Silverstone B Z
Eye Dept., Shaare Zedek Medical Center, Jerusalem.
Harefuah. 2000 Nov;139(9-10):344-6, 407.
Increased intraocular pressure in glaucoma, resistant to maximal tolerated medical therapy, can be relieved by deep sclerectomy. Its advantage over classical trabeculotomy is fewer postoperative complications. This probably results from its being relatively noninvasive, since the anterior chamber is not penetrated. Successful deep sclerectomy requires preservation of the trabeculo-descemetic membrane, which forms part of the floor of Schlemm's canal. Aqueous flows from the anterior chamber across the trabeculo-descemetic membrane and into the ocular venous drainage. Despite the importance of its preservation, during deep sclerectomy it is perforated in 10-15% of cases. Coloring the endothelium lining the floor of the canal with gentian violet solution improves visualization of the membrane and thus aids in its preservation. Its use makes the procedure easier and should improve results.
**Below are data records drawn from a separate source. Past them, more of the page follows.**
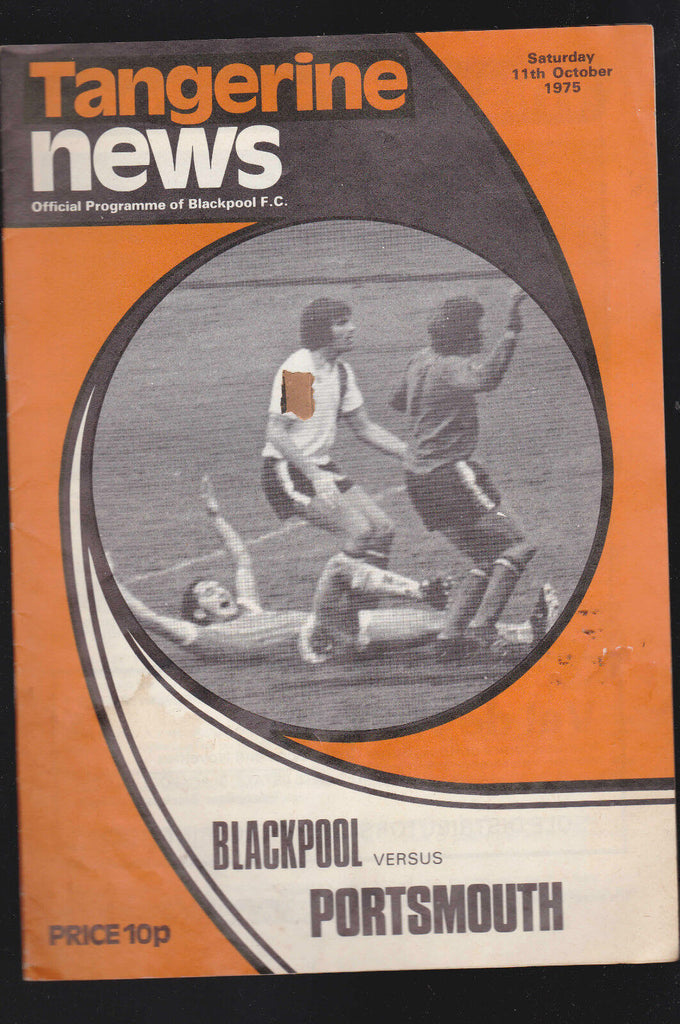 Tangerine News- Blackpool v Portsmouth programme- Oct 11 1975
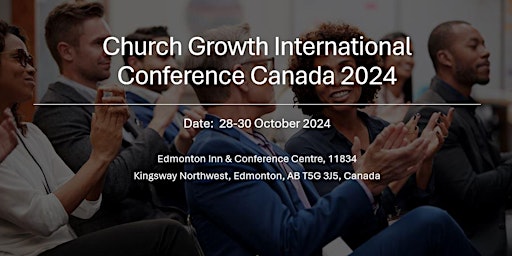 Church Growth International Conference Canada 2024 primary image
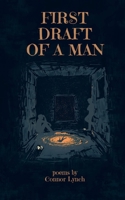 First Draft of a Man 1969601043 Book Cover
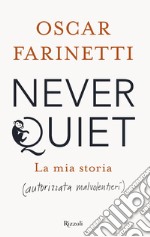 Never Quiet. E-book. Formato EPUB ebook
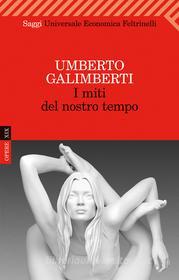 Ebook I miti del nostro tempo di Umberto Galimberti edito da Feltrinelli Editore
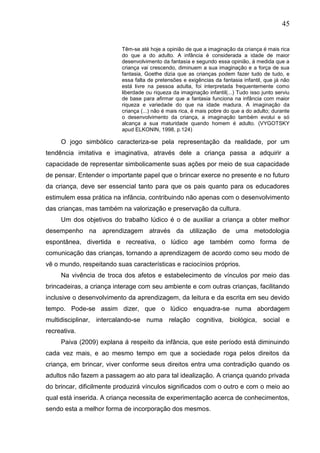 45
Têm-se até hoje a opinião de que a imaginação da criança é mais rica
do que a do adulto. A infância é considerada a idade de maior
desenvolvimento da fantasia e segundo essa opinião, á medida que a
criança vai crescendo, diminuem a sua imaginação e a força de sua
fantasia, Goethe dizia que as crianças podem fazer tudo de tudo, e
essa falta de pretensões e exigências da fantasia infantil, que já não
está livre na pessoa adulta, foi interpretada frequentemente como
liberdade ou riqueza da imaginação infantil(...) Tudo isso junto serviu
de base para afirmar que a fantasia funciona na infância com maior
riqueza e variedade do que na idade madura. A imaginação da
criança (...) não é mais rica, é mais pobre do que a do adulto; durante
o desenvolvimento da criança, a imaginação também evolui e só
alcança a sua maturidade quando homem é adulto. (VYGOTSKY
apud ELKONIN, 1998, p.124)
O jogo simbólico caracteriza-se pela representação da realidade, por um
tendência imitativa e imaginativa, através dele a criança passa a adquirir a
capacidade de representar simbolicamente suas ações por meio de sua capacidade
de pensar. Entender o importante papel que o brincar exerce no presente e no futuro
da criança, deve ser essencial tanto para que os pais quanto para os educadores
estimulem essa prática na infância, contribuindo não apenas com o desenvolvimento
das crianças, mas também na valorização e preservação da cultura.
Um dos objetivos do trabalho lúdico é o de auxiliar a criança a obter melhor
desempenho na aprendizagem através da utilização de uma metodologia
espontânea, divertida e recreativa, o lúdico age também como forma de
comunicação das crianças, tornando a aprendizagem de acordo como seu modo de
vê o mundo, respeitando suas características e raciocínios próprios.
Na vivência de troca dos afetos e estabelecimento de vínculos por meio das
brincadeiras, a criança interage com seu ambiente e com outras crianças, facilitando
inclusive o desenvolvimento da aprendizagem, da leitura e da escrita em seu devido
tempo. Pode-se assim dizer, que o lúdico enquadra-se numa abordagem
multidisciplinar, intercalando-se numa relação cognitiva, biológica, social e
recreativa.
Paiva (2009) explana á respeito da infância, que este período está diminuindo
cada vez mais, e ao mesmo tempo em que a sociedade roga pelos direitos da
criança, em brincar, viver conforme seus direitos entra uma contradição quando os
adultos não fazem a passagem ao ato para tal idealização. A criança quando privada
do brincar, dificilmente produzirá vínculos significados com o outro e com o meio ao
qual está inserida. A criança necessita de experimentação acerca de conhecimentos,
sendo esta a melhor forma de incorporação dos mesmos.
 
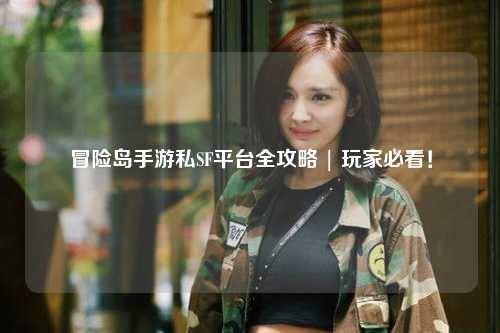 冒险岛手游私SF平台全攻略 | 玩家必看！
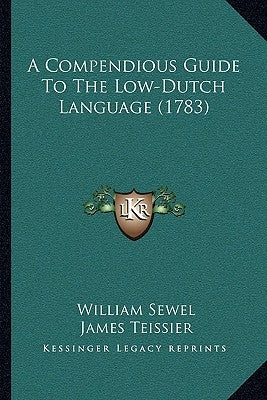 A Compendious Guide To The Low-Dutch Language (1783) by Sewel, William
青光眼患者眼压升高,即便采用最大耐受量的药物治疗仍无法控制,可通过深层巩膜切除术缓解。与传统小梁切开术相比,其优势在于术后并发症更少。这可能源于其相对无创,因为未穿透前房。成功的深层巩膜切除术需要保留小梁-Descemet膜,该膜构成施莱姆管底部的一部分。房水从前房穿过小梁-Descemet膜,进入眼静脉引流。尽管保留该膜很重要,但在深层巩膜切除术中,有10% - 15%的病例会将其穿破。用龙胆紫溶液给管底部的内皮细胞染色可改善对该膜的可视化,从而有助于其保留。使用龙胆紫溶液会使手术更简便,应该能改善手术效果。